College Seminar I, Fall 2000
Jody Cohen (Thomas 223, ext. 5396; ddanjcohen@aol.com)
Anne Dalke (English House 205; ext. 5308; adalke@brynmawr.edu)
“Home is where one starts from. As we grow older
The world becomes stranger, the pattern more complicated . . . .”
T.S. Eliot, “East Coker,” Four Quartets (1935)
“It was only when I was off in college, away from my native surroundings, that I could see myself like somebody else and stand off and look at my garment.”
Zora Neale Hurston, Mules and Men (also 1935)

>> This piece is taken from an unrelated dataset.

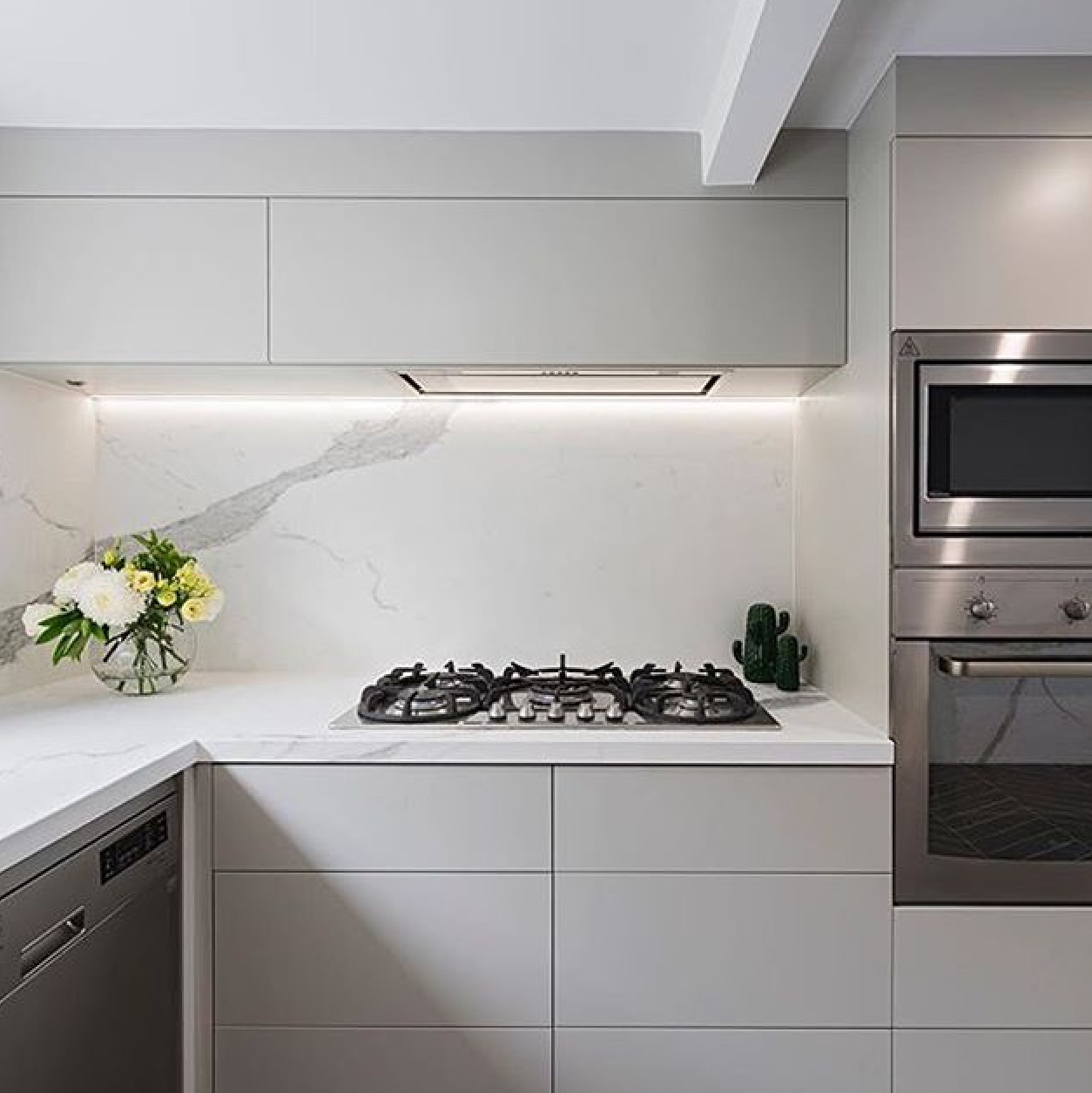 white marble benchtop and gas cooktop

This course, which was co-designed by members of the Education and English Departments, explores the concept of transition, both as a characteristic of our lives and as a rich metaphor of our search for understanding. We will begin by examining our own relocation from home to college, which we will set in the context of other contemporary and mythic accounts of individual passage. We will end by considering various physical processes of metamorphosis and their implications for learning. Betwixt and between, we will negotiate an interview, take a trip into an unfamiliar cultural setting, and reconsider what home’s got to do with it. We will also read narratives of those who have been unhoused: Dorothy Allison’s Two or Three Things I Know for Sure, Toni Morrison’s Beloved and William Shakespeare’s King Lear, asking what they are taught, and what we might learn, from the disruption of their settled habits.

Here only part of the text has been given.